Why Research & Development are critical to your company’s future.

Greg Morris




It’s one thing to develop a technology that everybody wants. It’s a completely different thing launching it, if the legislation or environment aren’t encouraging. Often, the result is companies who have grand ideas and little influence, and this is why it’s essential that you carry out in-depth Research and Development (R&D).

Defining market research

Market research is the gathering and analysis of information, so that organisations can better understand the market, environment, and demand for a new product.

The purpose of this data is to:

  1. Understand and advise on existing and upcoming business plans
  2. Develop new products and innovations
  3. Forecast new developments that could disrupt the industry.

This kind of insight helps business leaders to be educated on factors that can impact their businesses, ensuring robust, up-to-date bases for their decision-making.

Related: Alan Knott-Craig’s Answers On Selling Internationally And Researching Your Idea

The reason you need R&D

The success of a new product depends heavily on its impact on people’s needs. If it doesn’t add sufficient value, it’s not worth the investment. Because of this, your innovations must be in line with the legislative, economic, political, technological, environmental, and social requirements of the people you hope to sell them to.

How R&D has evolved

R&D ensures that your organisation stays viable and sustainable. You can approach it through organic growth, innovation, or a mix of the two.

However, in this new era of the Fourth Industrial Revolution and the Internet of Things, we’re seeing some significant changes to R&D spending. Because these days, people aren’t alone in their connection to the Internet – machines are there too.

In the future, the success of a product is likely to be determined by its ability to connect to the Internet; without that, it will become obsolete.

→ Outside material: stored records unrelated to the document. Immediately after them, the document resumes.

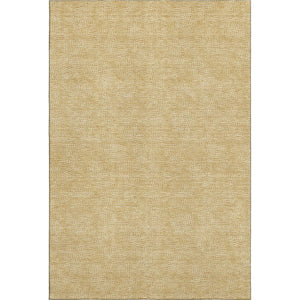 HomeRoots 5' X 8' Gold and Ivory Geometric Area Rug - Washable, UV Protected, Durable, Stylish for Busy Homes 682855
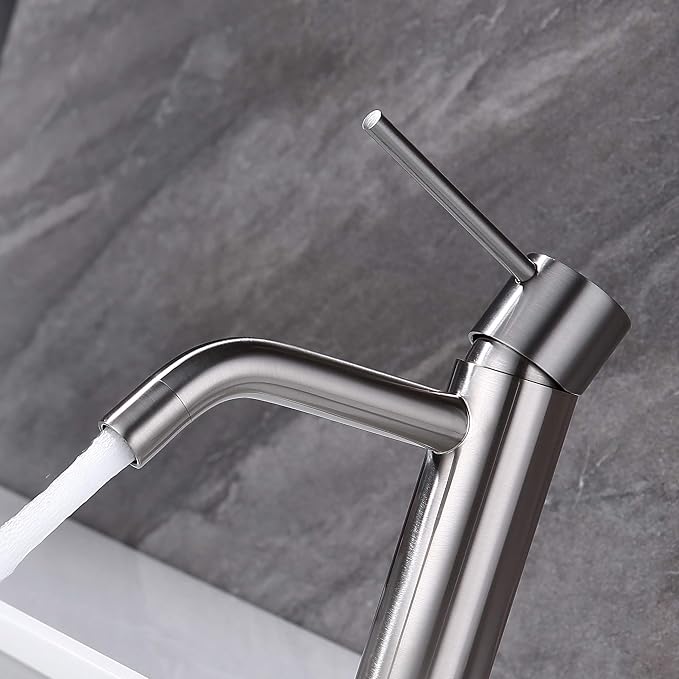 Brushed Nickel Single Hole Bathroom Faucets Single Handle, JXMMP Brushed Bathroom Vanity Sink Faucet with Pop Up Drain Assembly and 6 inch Deck Plate
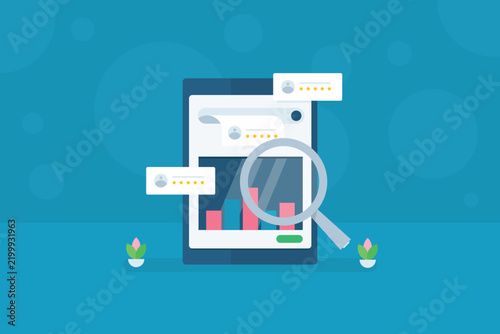 A phone displays search results with customer rating and reviews based on user query, along with for live traffic analytics for businesses.
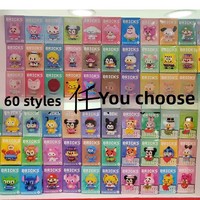 Ensemble de blocs de construction miniatures en plastique, figurines d'animaux de dessin animé en micro-particules, puzzle à assembler, 1:8, pour enfants de 5 à 7 ans, durable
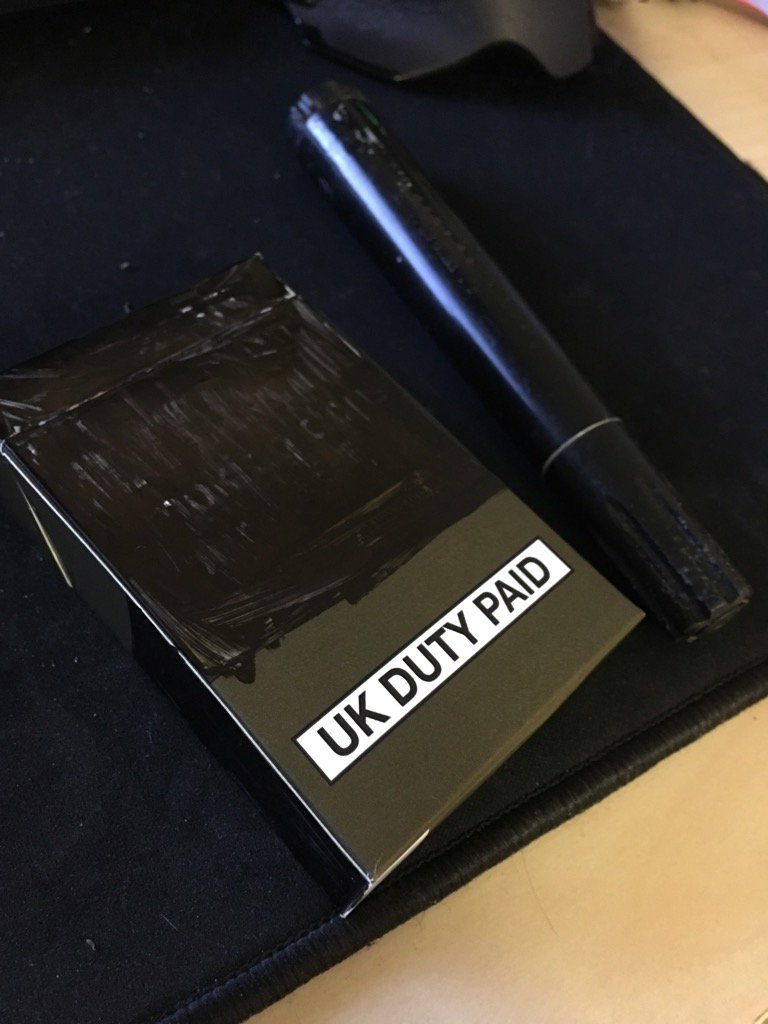 ayetaeapie's tweet photo. The new plain packaging covered in grotesque imagery was putting me off my smokes. Sorted now #permy https://t.co/NVKmEjOdp2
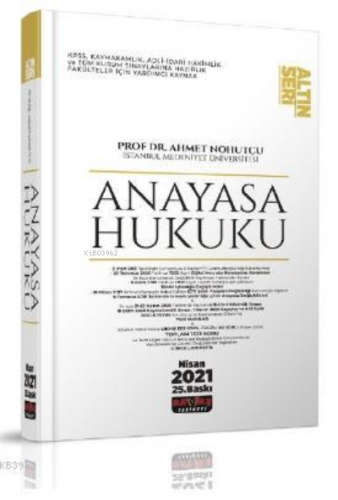 Anayasa Hukuku Konu Anlatımı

Smart devices will also create new challenges for organisations, as they’ll require entirely new skills and approaches to business, if they are to grow and evolve.

Innovating through R&D

Innovation is not just supported by R&D; it’s also enhanced by it. It’s also affected by:

  1. Understanding consumer needs
  2. Your ability to innovate sustainably
  3. R&D partnerships that allow you to collaborate with others, so you can share the risks and costs of innovation, and speed up the various processes.

An open approach to R&D

One approach to R&D collaboration is through open innovation, where an organisation partners with another party. An initiative like this works well for technological advances, globalisation, and changes to comms technology.

A closed approach to R&D

The more traditional closed approach to R&D is where one company funds and contains the R&D initiatives. And it can be successful too, as long as the initiating company has well-defined and measurable input, throughput, and output.

Related: 3 Ways You Can Innovate And Improve As A Franchisee

R&D in an investment company

Sometimes the subsidiaries in a holding company experience poor communication, resulting in divided direction and unhealthy competition. Because R&D can be expensive and resource-heavy, an organisation-wide strategy must be implemented.

Then, when all stakeholders understand the potential ROI and the operational process involved in R&D, healthy competition and an educated understanding of customer needs can be maintained. This is, of course, the ‘win-win’.

R&D is essential to making relevant, strategic, and educated business decisions. And in our global economy, it’s a competitive advantage you can’t afford not to have.